Task description:
Every record below should be printed exactly as it appears.

[Begin Entries shown]

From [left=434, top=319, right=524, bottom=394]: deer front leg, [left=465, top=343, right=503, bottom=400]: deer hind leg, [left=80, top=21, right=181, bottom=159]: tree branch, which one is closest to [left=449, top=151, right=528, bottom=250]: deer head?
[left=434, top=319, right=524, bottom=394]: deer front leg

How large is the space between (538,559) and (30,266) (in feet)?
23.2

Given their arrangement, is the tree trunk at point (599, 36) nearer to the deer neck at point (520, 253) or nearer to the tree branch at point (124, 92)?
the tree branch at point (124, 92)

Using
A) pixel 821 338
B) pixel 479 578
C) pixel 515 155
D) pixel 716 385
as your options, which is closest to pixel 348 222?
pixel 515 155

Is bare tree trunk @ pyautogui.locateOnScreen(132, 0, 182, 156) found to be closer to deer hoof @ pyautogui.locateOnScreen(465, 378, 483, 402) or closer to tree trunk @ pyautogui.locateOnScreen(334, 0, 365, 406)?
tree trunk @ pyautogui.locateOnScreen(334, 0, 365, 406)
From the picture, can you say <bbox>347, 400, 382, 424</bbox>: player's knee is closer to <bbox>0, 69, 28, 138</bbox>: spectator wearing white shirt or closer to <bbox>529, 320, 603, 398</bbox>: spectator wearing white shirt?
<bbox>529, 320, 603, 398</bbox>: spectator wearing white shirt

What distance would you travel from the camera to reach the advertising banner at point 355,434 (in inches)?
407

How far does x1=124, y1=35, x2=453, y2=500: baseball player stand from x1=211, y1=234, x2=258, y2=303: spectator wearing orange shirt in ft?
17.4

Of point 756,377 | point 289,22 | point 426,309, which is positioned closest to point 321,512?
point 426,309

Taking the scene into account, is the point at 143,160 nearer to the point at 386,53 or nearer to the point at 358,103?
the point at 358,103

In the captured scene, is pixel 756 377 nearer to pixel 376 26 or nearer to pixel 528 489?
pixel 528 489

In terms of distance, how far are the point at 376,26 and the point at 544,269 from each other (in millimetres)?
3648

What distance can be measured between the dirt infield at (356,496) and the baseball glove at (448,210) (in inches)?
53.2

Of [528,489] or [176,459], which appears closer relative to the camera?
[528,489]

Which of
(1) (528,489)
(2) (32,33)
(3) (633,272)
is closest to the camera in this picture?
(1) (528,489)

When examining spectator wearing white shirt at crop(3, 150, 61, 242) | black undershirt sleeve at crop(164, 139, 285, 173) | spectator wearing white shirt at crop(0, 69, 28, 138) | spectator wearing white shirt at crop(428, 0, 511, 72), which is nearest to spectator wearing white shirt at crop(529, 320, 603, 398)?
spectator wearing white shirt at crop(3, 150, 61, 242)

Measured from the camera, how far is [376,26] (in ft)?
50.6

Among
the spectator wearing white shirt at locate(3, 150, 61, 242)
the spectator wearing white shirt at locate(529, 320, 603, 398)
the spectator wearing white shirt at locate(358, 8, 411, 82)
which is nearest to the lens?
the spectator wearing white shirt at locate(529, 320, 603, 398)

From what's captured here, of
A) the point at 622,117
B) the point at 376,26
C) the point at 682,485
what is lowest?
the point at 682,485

[End Entries shown]

Correct output:
From [left=434, top=319, right=524, bottom=394]: deer front leg, [left=465, top=343, right=503, bottom=400]: deer hind leg, [left=80, top=21, right=181, bottom=159]: tree branch, which one is closest to [left=449, top=151, right=528, bottom=250]: deer head?
[left=434, top=319, right=524, bottom=394]: deer front leg

How large is the space between (538,559) and (30,266) (in feet)?
23.2

Given their arrangement, is the tree trunk at point (599, 36) nearer to the deer neck at point (520, 253) or nearer to the tree branch at point (124, 92)?
the tree branch at point (124, 92)

Using
A) pixel 821 338
B) pixel 479 578
C) pixel 515 155
D) pixel 716 385
as your options, which is closest to pixel 348 222?
pixel 515 155

Is bare tree trunk @ pyautogui.locateOnScreen(132, 0, 182, 156) found to be closer to deer hoof @ pyautogui.locateOnScreen(465, 378, 483, 402) or closer to tree trunk @ pyautogui.locateOnScreen(334, 0, 365, 406)?
tree trunk @ pyautogui.locateOnScreen(334, 0, 365, 406)
From the picture, can you say <bbox>347, 400, 382, 424</bbox>: player's knee is closer to <bbox>0, 69, 28, 138</bbox>: spectator wearing white shirt or closer to <bbox>529, 320, 603, 398</bbox>: spectator wearing white shirt?
<bbox>529, 320, 603, 398</bbox>: spectator wearing white shirt

What distance would you travel from the camera to reach the advertising banner at point 355,434 (in inches)?
407

How far does x1=124, y1=35, x2=453, y2=500: baseball player stand from x1=211, y1=234, x2=258, y2=303: spectator wearing orange shirt in ft?
17.4

Of point 756,377 | point 289,22 | point 426,309, which is positioned closest to point 321,512?
point 426,309

Taking the scene into account, is the point at 143,160 nearer to the point at 386,53 or nearer to the point at 358,103?
the point at 358,103

In the captured scene, is pixel 756 377 nearer to pixel 376 26 or nearer to pixel 528 489?
pixel 528 489

In terms of distance, how far are the point at 376,26 and the point at 544,269 from each other (in millimetres)?
3648

What distance can be measured between the dirt infield at (356,496) and the baseball glove at (448,210) (in inches)?
53.2

Of [528,489] or [176,459], which appears closer relative to the camera?
[528,489]

Which of
(1) (528,489)
(2) (32,33)
(3) (633,272)
is closest to the camera in this picture?
(1) (528,489)

When examining spectator wearing white shirt at crop(3, 150, 61, 242) | black undershirt sleeve at crop(164, 139, 285, 173) | spectator wearing white shirt at crop(0, 69, 28, 138) | spectator wearing white shirt at crop(428, 0, 511, 72), which is nearest to spectator wearing white shirt at crop(529, 320, 603, 398)?
spectator wearing white shirt at crop(3, 150, 61, 242)

Measured from the camera, how far is [376,26] (in ft)?
50.6

Among
the spectator wearing white shirt at locate(3, 150, 61, 242)
the spectator wearing white shirt at locate(529, 320, 603, 398)
the spectator wearing white shirt at locate(358, 8, 411, 82)
which is nearest to the lens?
the spectator wearing white shirt at locate(529, 320, 603, 398)

From what's captured here, of
A) the point at 622,117
B) the point at 376,26
C) the point at 682,485
what is lowest?
the point at 682,485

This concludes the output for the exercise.